# Good beginer violin



## Lalo

Hi,
I play piano so I know some teory, and now I want to learn the violin. However, I don't know much about violins. 
I have a tight budget (200 - 300 USD) and I don't know what violin to buy. There are not any music stores where I live so I would like to order the violin online.


Could you recomend a brand or model that is affordable and that is good (i've seen many videos where cheap violins sound bad or are simply not playable)?

I'm also considering the Stentor Student Violin I and the Mendini MV300, can you give me your opinion on them?

Thanks!!! :tiphat:


----------



## Enthalpy

Hi Lalo, I regret to have no encouraging information for you...

Decent violins don't fit in 300$, they are not sold online, and are made by very small companies, 1 to very few people. There are thousands of luthiers. "Brands", online etc., all sound like industrial fabrication, which makes only bad violins. You'd be discouraged soon.

The reason is that a violin uses the vibrations of wood, as opposed to a wind instrument, and violin parts are adapted to the available wood. Series production with repeated dimensions makes only bad instruments. Also, wood must dry for some 20 years depending on its nature, and industrial companies never afford that. That's why so many small companies still exist.

A violin professor would have told you that, so I suppose you want to learn without a professor. Alas, the violin isn't an instrument to learn alone. I can tell you: I learned 3 instruments with a professor, including the violin, and 3 without.

Other aspects: we have too many violinists. Horribly too many. And how young are you? I know violinists who switched from an other instrument with 12, but not later. As opposed, at least one bassoonist switched from the piano at 18. Apparently some violin movements must be learned young. Then there is the time needed to learn the instrument.
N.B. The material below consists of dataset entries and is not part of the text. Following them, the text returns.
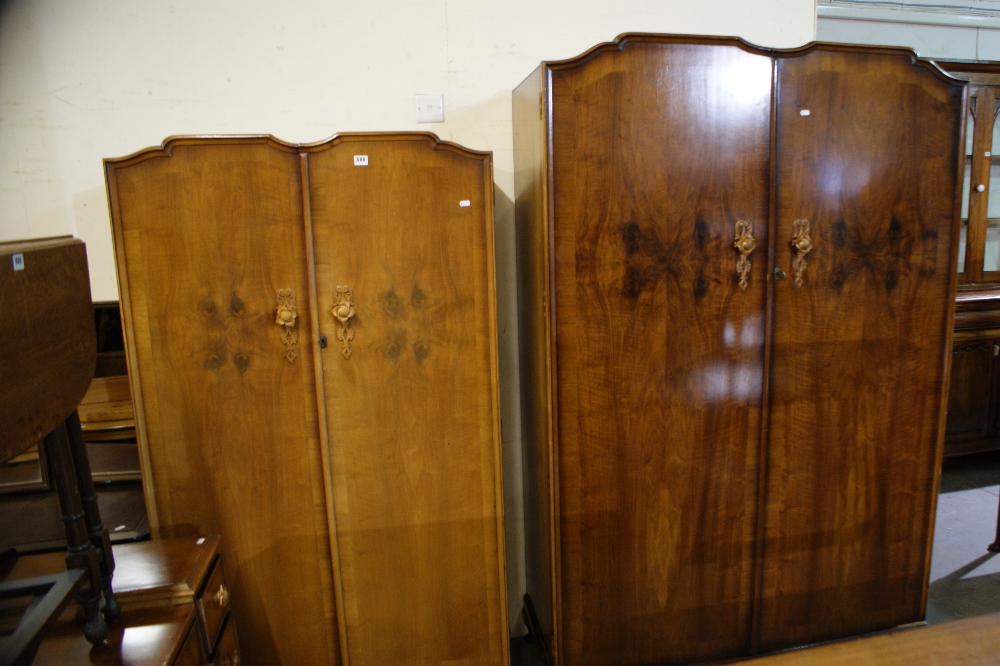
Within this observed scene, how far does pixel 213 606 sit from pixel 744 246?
5.34 ft

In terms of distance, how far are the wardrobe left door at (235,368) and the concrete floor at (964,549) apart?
918 mm

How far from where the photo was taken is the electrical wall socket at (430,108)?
200cm

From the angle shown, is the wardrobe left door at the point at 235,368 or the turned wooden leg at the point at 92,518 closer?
the turned wooden leg at the point at 92,518

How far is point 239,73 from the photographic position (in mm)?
1903

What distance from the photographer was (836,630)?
2.01 m

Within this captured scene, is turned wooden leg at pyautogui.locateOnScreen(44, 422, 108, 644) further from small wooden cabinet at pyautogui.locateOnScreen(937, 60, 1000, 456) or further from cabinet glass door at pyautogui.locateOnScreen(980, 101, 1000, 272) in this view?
cabinet glass door at pyautogui.locateOnScreen(980, 101, 1000, 272)

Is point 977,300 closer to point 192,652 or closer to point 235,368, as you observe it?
point 235,368

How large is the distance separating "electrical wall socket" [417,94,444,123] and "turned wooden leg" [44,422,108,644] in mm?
1359

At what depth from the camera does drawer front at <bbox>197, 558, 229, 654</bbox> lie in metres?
1.29

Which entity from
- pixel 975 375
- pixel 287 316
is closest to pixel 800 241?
pixel 287 316

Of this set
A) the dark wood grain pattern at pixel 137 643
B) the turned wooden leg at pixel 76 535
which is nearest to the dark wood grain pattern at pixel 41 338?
the turned wooden leg at pixel 76 535

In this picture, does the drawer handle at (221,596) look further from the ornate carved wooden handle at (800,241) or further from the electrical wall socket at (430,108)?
the ornate carved wooden handle at (800,241)

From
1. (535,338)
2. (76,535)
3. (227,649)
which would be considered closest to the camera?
(76,535)

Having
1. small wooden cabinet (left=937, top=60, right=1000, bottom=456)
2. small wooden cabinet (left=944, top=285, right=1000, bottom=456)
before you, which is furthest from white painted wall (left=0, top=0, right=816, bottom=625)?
small wooden cabinet (left=944, top=285, right=1000, bottom=456)
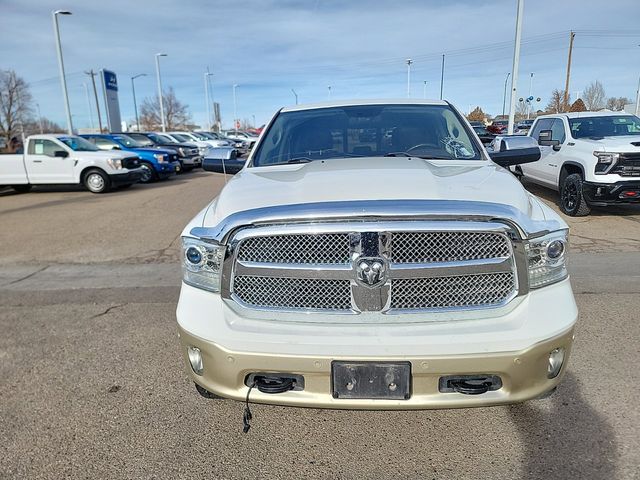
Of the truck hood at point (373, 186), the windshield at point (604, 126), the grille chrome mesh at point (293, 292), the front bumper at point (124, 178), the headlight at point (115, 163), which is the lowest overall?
the front bumper at point (124, 178)

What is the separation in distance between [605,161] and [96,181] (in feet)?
41.8

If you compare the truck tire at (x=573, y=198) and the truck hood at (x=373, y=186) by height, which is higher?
the truck hood at (x=373, y=186)

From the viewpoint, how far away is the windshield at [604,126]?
8570mm

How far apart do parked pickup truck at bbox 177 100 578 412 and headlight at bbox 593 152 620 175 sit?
6427mm

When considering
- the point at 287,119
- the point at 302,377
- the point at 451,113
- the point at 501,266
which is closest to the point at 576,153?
the point at 451,113

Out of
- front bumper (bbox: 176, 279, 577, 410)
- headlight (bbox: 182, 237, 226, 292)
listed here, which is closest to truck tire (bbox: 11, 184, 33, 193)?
headlight (bbox: 182, 237, 226, 292)

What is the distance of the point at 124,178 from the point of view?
13.5 meters

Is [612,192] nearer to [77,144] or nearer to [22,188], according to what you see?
[77,144]

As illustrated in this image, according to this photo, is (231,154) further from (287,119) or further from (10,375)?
(10,375)

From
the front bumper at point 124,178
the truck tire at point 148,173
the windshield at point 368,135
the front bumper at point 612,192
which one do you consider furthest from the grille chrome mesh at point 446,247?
the truck tire at point 148,173

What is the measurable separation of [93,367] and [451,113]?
11.4 feet

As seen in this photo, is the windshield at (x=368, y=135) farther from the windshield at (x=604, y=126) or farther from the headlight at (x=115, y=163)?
the headlight at (x=115, y=163)

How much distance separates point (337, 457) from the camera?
7.71 feet

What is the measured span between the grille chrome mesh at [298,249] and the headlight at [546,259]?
0.87 metres
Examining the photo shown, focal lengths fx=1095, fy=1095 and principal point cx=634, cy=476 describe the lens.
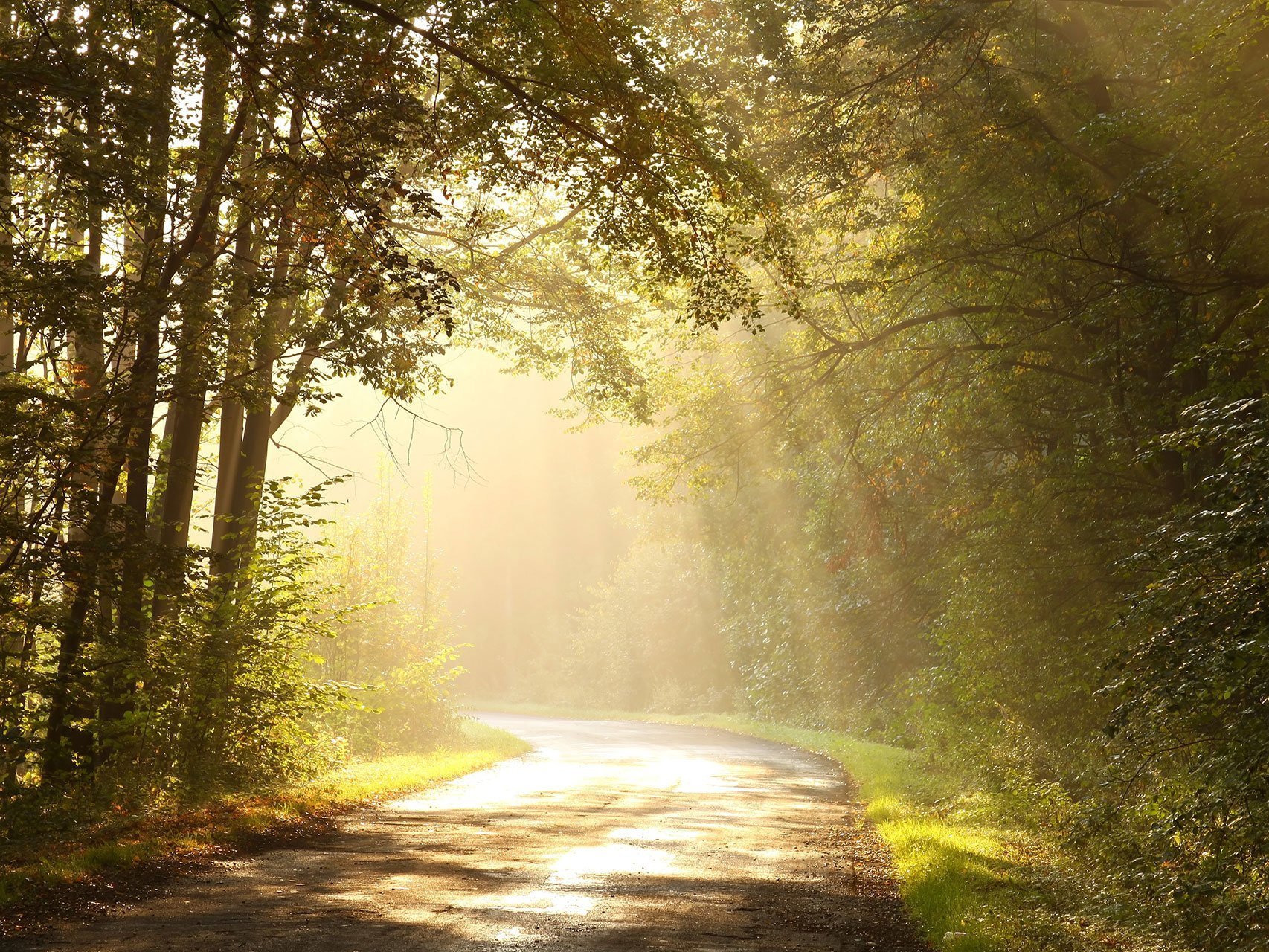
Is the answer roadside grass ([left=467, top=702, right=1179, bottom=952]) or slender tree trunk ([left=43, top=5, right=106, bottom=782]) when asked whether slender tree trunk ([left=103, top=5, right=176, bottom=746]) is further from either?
roadside grass ([left=467, top=702, right=1179, bottom=952])

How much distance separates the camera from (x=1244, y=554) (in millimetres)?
6711

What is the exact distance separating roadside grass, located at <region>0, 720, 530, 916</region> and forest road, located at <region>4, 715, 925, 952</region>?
1.75 feet

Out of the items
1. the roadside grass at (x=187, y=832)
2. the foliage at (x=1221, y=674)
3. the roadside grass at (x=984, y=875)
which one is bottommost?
the roadside grass at (x=984, y=875)

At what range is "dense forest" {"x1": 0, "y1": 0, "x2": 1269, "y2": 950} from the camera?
938cm

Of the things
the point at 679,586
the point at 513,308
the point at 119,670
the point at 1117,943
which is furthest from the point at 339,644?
the point at 679,586

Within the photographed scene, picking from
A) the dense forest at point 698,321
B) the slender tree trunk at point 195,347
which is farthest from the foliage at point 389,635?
the slender tree trunk at point 195,347

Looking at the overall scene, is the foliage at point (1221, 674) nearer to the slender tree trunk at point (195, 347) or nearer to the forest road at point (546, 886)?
the forest road at point (546, 886)

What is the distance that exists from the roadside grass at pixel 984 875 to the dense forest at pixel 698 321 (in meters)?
0.48

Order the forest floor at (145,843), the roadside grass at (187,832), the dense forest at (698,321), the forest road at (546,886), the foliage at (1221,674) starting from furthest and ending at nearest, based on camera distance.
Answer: the dense forest at (698,321)
the roadside grass at (187,832)
the forest floor at (145,843)
the forest road at (546,886)
the foliage at (1221,674)

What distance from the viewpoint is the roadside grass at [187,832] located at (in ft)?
27.8

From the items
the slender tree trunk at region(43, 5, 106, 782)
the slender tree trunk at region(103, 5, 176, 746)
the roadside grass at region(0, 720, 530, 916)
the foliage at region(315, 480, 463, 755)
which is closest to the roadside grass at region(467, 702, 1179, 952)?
the roadside grass at region(0, 720, 530, 916)

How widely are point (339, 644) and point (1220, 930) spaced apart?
1922 cm

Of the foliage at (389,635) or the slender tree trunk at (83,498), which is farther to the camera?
the foliage at (389,635)

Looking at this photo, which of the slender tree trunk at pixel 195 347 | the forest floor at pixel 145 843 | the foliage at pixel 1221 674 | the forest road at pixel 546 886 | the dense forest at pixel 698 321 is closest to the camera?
the foliage at pixel 1221 674
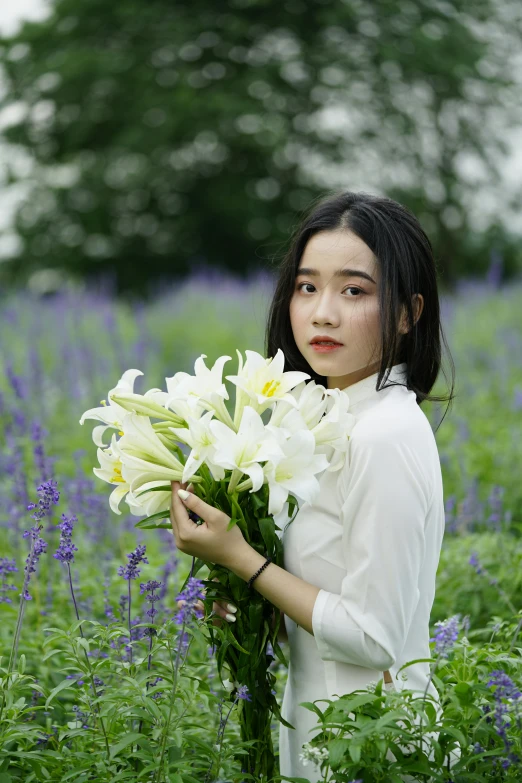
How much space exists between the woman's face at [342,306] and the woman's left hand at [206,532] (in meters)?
0.50

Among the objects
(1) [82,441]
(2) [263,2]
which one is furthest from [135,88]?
(1) [82,441]

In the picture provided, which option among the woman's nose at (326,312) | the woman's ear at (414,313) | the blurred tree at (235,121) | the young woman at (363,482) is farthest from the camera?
the blurred tree at (235,121)

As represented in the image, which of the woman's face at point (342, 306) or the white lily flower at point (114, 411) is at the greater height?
the woman's face at point (342, 306)

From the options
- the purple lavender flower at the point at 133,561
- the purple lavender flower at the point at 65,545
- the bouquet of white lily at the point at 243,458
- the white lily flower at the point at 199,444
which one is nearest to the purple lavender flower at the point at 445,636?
the bouquet of white lily at the point at 243,458

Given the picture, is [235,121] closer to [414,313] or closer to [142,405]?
[414,313]

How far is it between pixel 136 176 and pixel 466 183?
634 centimetres

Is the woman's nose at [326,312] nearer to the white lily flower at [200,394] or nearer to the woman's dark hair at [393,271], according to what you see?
the woman's dark hair at [393,271]

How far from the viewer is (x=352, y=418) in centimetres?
201

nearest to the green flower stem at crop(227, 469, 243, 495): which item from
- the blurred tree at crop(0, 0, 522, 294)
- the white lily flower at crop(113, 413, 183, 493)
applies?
the white lily flower at crop(113, 413, 183, 493)

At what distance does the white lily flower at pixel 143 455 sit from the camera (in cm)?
196

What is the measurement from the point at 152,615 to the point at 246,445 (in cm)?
53

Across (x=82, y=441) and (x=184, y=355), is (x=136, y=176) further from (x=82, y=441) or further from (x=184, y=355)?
(x=82, y=441)

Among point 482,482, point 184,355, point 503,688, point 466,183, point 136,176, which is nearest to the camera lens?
point 503,688

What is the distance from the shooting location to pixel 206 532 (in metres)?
1.96
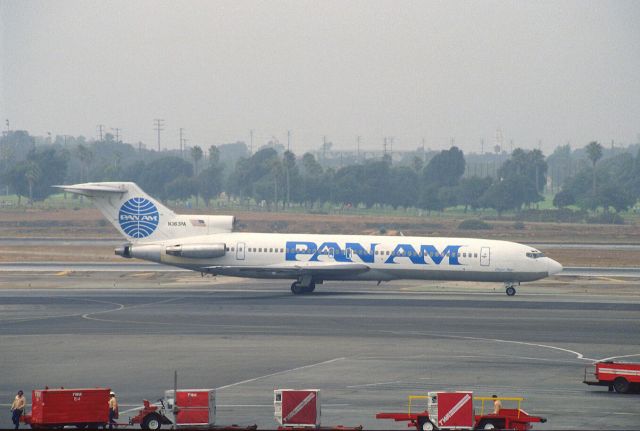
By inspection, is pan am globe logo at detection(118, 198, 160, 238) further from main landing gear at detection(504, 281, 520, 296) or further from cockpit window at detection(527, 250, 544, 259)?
cockpit window at detection(527, 250, 544, 259)

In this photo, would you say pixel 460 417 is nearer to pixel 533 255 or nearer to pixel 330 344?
pixel 330 344

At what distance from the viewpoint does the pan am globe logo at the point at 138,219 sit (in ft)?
248

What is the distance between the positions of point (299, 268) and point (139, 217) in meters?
12.5

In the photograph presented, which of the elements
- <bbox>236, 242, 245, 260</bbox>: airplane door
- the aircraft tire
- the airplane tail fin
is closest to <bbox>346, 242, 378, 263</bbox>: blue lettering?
the aircraft tire

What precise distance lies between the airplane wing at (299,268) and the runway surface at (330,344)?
70.3 inches

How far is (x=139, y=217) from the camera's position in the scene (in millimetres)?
75562

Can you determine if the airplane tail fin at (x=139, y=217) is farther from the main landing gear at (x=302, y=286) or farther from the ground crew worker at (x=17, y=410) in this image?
the ground crew worker at (x=17, y=410)

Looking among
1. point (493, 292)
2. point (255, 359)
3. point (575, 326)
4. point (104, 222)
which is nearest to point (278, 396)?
point (255, 359)

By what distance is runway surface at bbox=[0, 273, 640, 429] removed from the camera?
37.7 m

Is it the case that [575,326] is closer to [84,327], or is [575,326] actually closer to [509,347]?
[509,347]

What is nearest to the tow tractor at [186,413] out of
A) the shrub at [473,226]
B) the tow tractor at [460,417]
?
the tow tractor at [460,417]

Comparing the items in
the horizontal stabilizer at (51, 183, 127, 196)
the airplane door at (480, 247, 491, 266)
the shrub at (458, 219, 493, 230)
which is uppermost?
the horizontal stabilizer at (51, 183, 127, 196)

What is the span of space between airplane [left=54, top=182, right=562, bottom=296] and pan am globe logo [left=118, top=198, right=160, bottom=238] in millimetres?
1081

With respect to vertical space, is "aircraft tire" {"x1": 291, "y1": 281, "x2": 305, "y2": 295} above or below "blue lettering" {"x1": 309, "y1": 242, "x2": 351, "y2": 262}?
below
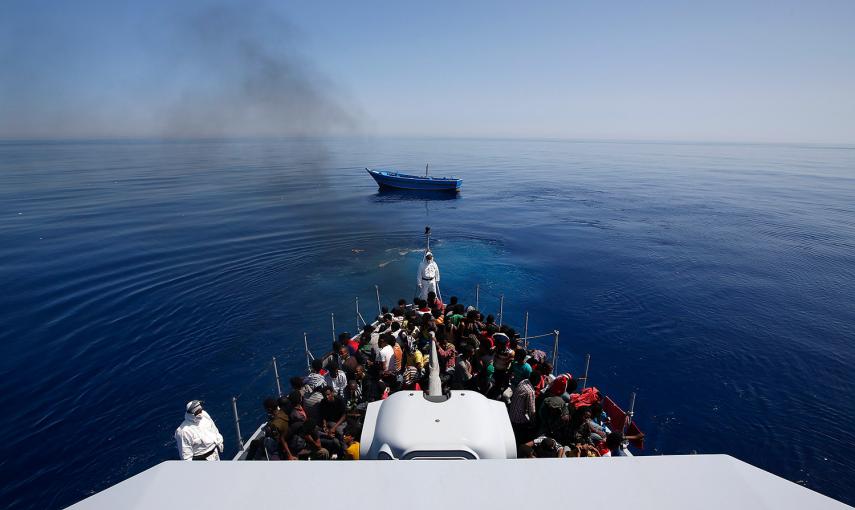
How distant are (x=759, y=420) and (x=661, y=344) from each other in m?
5.72

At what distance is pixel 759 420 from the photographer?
653 inches

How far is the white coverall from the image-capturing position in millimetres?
7793

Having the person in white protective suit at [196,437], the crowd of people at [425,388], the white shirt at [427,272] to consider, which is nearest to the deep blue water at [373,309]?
the white shirt at [427,272]

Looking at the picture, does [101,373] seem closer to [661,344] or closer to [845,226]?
[661,344]

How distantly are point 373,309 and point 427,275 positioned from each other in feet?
27.6

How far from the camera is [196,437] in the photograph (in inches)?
313

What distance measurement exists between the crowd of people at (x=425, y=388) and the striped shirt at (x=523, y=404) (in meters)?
0.02

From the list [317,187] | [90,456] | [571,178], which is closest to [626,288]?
[90,456]

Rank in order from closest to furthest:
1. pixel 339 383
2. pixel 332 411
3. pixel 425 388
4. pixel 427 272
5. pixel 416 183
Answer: pixel 332 411 → pixel 425 388 → pixel 339 383 → pixel 427 272 → pixel 416 183

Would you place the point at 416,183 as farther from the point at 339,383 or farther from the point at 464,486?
the point at 464,486

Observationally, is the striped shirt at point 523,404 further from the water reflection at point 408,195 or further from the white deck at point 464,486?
the water reflection at point 408,195

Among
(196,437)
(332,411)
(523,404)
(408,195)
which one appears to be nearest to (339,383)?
(332,411)

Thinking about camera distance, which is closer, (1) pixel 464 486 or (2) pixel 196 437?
(1) pixel 464 486

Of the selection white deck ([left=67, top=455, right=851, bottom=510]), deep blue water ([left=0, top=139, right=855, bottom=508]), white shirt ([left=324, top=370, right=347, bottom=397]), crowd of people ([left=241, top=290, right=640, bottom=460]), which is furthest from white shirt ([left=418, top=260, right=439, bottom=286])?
white deck ([left=67, top=455, right=851, bottom=510])
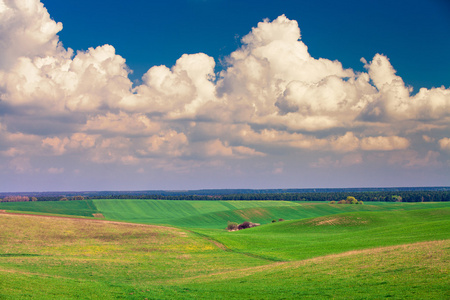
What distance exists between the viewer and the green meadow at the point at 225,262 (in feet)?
82.4

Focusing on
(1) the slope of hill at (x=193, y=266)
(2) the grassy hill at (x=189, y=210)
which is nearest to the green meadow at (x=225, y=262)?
(1) the slope of hill at (x=193, y=266)

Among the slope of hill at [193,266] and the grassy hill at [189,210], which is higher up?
the slope of hill at [193,266]

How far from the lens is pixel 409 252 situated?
32656mm

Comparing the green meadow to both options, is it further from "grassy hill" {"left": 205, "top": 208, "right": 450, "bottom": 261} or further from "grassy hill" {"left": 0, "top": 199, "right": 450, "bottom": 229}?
"grassy hill" {"left": 0, "top": 199, "right": 450, "bottom": 229}

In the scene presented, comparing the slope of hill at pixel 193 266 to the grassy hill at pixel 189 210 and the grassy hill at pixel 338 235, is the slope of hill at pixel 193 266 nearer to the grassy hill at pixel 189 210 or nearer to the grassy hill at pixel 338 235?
the grassy hill at pixel 338 235

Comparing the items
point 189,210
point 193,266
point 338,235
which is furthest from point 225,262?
point 189,210

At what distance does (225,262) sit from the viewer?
155 feet

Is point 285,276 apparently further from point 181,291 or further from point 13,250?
point 13,250

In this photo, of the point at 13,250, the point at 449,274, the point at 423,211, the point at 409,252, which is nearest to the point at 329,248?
the point at 409,252

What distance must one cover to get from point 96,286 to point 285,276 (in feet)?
48.1

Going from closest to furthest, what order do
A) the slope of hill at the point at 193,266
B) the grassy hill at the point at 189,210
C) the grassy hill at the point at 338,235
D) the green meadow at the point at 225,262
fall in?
the slope of hill at the point at 193,266 < the green meadow at the point at 225,262 < the grassy hill at the point at 338,235 < the grassy hill at the point at 189,210

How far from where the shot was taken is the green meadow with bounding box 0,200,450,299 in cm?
2512

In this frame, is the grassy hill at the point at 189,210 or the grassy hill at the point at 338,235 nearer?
the grassy hill at the point at 338,235

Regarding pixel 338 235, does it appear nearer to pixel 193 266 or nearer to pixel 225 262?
pixel 225 262
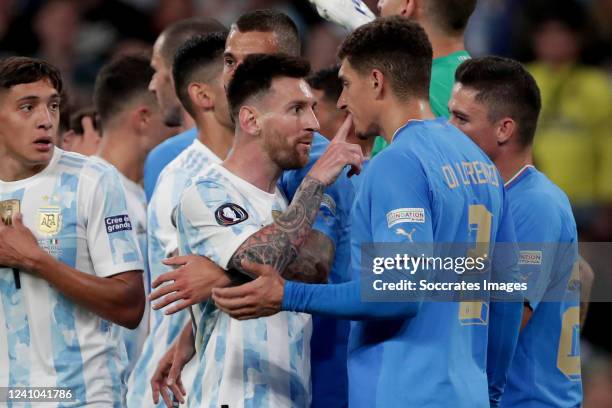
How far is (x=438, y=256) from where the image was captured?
17.1 ft

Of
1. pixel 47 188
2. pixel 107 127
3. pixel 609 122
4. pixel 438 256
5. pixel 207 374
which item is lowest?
pixel 207 374

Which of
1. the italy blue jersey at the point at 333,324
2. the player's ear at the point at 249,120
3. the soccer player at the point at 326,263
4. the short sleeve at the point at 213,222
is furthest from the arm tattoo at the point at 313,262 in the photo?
the player's ear at the point at 249,120

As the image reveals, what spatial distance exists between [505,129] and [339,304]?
167 cm

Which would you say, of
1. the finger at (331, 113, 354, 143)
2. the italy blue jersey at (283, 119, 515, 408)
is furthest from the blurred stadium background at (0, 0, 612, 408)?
the italy blue jersey at (283, 119, 515, 408)

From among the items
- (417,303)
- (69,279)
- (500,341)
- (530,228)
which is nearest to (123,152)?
(69,279)

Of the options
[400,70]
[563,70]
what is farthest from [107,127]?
[563,70]

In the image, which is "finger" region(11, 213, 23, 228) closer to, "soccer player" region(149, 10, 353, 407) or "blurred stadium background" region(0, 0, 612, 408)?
"soccer player" region(149, 10, 353, 407)

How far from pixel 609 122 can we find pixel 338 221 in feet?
21.1

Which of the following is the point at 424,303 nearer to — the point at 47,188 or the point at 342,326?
the point at 342,326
Can it be a different instrument? I can imagine learning the saxophone alone, or the baritone horn, the euphonium, maybe the clarinet, and these instruments are series-produced. For 300usd you get a playable used instrument. A cimbalum? I don't know percussions well enough, but other people here do.


----------



## Enthalpy

Piano would help you learn the xylophone, glockenspiel, metallophone, vibraphone and marimba.

Not playing them, I can't tell how much can go wrong without a professor, nor how cheap they can be second-hand.


----------